Le 9 décembre 2019, la Cour des comptes publiait son rapport sur l’Ordre des médecins. De manière synthétique, ce nouveau rapport relève que la gestion de l’Ordre « reste caractérisée par des faiblesses, voire des dérives, préoccupantes, son fonctionnement ne s’est pas suffisamment modernisé, des missions importantes qui justifient son existence sont peu ou mal exercées », même si « toutefois, nombre de conseillers ordinaux s’efforcent d’exercer leurs missions au mieux ».

Une large partie du rapport est consacré au constat que l’Ordre « empiète sur le champ syndical ». En effet, le juges de la rue Cambon font le constat que l’Ordre dispose d’une conception extensive de son rôle. Après avoir rappelé que « l’ordre est chargé de veiller au respect des règles de déontologie et d’assurer la défense de l’honneur et de l’indépendance de la profession », elle constate qu’ « à l’instar des autres ordres déjà contrôlés par la Cour, [l’Ordre] intervient fréquemment dans le champ de la défense des intérêts professionnels et sort régulièrement du champ déontologique au regard duquel il devrait apprécier l’impact des réformes qui lui sont soumises pour avis ».

Ainsi, si le Conseil national est chargé d’étudier les questions et projets qui lui sont soumis par le Ministre chargé de la santé, cela ne peut se faire « qu’au regard de ses seules missions » et de poursuivre qu’ « il ne lui appartient pas de se saisir lui-même, à l’occasion par exemple d’élections présidentielles, de sujets politiques ni de critiquer des textes législatifs ou réglementaires une fois qu’ils sont adoptés. Toute communication à caractère revendicatif se situe clairement hors du champ des missions d’un ordre ».

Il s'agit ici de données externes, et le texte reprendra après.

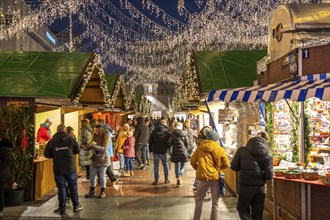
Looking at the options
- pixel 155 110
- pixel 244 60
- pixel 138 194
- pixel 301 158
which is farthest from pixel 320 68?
pixel 155 110

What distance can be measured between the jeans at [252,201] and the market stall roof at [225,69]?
5.43 metres

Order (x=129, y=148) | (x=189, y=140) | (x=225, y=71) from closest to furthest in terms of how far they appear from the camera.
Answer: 1. (x=225, y=71)
2. (x=129, y=148)
3. (x=189, y=140)

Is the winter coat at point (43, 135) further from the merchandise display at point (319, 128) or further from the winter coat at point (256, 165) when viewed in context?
the merchandise display at point (319, 128)

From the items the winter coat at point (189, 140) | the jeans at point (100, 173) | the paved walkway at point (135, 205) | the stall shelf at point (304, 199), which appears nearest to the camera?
the stall shelf at point (304, 199)

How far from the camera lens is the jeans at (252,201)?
21.3 ft

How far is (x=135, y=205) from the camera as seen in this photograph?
29.8ft

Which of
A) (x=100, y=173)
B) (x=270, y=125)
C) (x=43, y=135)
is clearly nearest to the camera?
(x=270, y=125)

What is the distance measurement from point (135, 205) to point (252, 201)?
3.26 m

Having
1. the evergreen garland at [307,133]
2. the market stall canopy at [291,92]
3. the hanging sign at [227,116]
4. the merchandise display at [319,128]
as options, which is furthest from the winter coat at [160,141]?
the merchandise display at [319,128]

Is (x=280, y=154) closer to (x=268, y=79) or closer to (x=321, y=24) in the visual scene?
(x=268, y=79)

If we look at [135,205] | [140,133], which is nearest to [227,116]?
[140,133]

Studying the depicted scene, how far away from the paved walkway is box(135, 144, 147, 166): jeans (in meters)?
3.89

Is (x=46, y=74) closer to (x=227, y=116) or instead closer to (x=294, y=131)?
(x=227, y=116)

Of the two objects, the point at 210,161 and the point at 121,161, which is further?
the point at 121,161
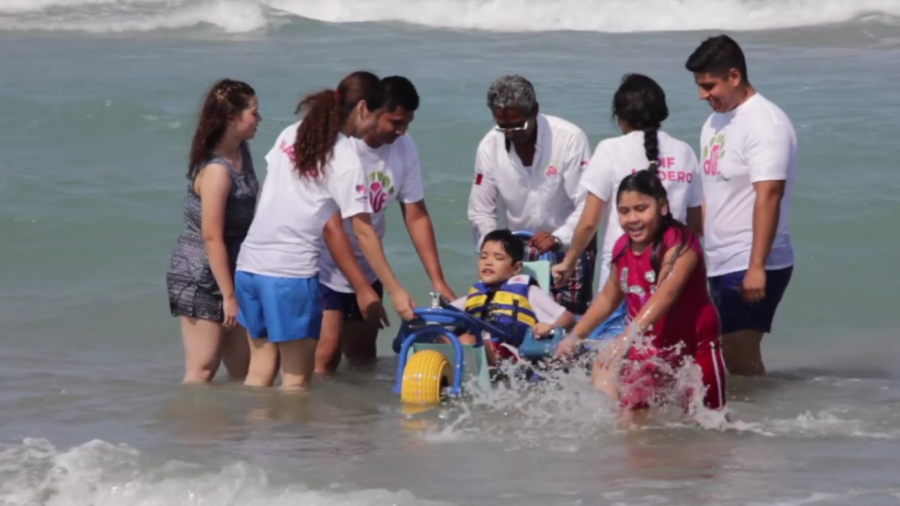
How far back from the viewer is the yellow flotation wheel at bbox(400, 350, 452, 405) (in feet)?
→ 23.5

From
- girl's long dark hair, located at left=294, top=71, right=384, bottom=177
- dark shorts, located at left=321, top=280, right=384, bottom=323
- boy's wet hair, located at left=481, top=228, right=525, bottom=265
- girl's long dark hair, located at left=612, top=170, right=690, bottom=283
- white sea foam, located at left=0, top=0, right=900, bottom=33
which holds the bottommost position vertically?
dark shorts, located at left=321, top=280, right=384, bottom=323

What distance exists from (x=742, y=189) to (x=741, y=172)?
0.09 meters

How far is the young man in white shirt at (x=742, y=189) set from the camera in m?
7.02

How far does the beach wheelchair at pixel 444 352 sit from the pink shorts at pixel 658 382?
60cm

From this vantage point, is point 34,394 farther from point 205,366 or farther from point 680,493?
point 680,493

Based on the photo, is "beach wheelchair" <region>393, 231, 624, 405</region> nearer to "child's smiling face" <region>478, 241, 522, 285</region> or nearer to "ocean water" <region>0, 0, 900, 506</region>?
"ocean water" <region>0, 0, 900, 506</region>

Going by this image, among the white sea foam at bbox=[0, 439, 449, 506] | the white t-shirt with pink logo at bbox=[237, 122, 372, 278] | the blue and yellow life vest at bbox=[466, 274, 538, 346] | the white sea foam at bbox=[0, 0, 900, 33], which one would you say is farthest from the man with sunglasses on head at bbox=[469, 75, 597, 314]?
the white sea foam at bbox=[0, 0, 900, 33]

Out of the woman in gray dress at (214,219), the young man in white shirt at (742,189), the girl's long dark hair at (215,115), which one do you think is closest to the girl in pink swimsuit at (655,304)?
the young man in white shirt at (742,189)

La Cour relève également que, sous prétexte de se considérer comme le représentant de tous les professionnels, l’Ordre se positionne comme un interlocuteur privilégié sur les réformes de santé à venir, ce qu’il n’a pas à être, même lorsqu’il est « encouragé parfois par les pouvoirs publics eux-mêmes ».

De même, la Cour relève qu’il n’appartient pas à l’institution ordinale de « défendre les intérêts de la profession au plan européen », alors même que pour les kinésithérapeutes, l’Ordre s’est récemment félicité d’intégrer la WCPT et donc sa section Europe. Les conclusions de la Cour des comptes sont d’autant plus importantes que la participation à de telles organisations internationales conduisent les Ordres à y contribuer financièrement de manière conséquente.

Enfin, la Cour des comptes relève que la communication ordinale opère un glissement sensible vers des actions relevant du champ syndical : lobbying sur des projets de Lois ou de textes, mise en place de consultations auprès des professionnels, etc., le tout en faisant usage des ressources financières hors des missions qui les rendent obligatoires.

Pour conclure, la Cour des comptes relève que « cette confusion des rôles est préjudiciable à l’image de l’ordre et à l’exercice de ses missions, elle est difficilement compatible avec son rôle de gardien impartial de la déontologie de la profession. Les budgets correspondant aux actions qui ne relèvent pas de l’ordre sont autant de moyens qui ne sont pas consacrés aux missions légales, dont l’enquête de la Cour a montré qu’elles étaient souvent délaissées ».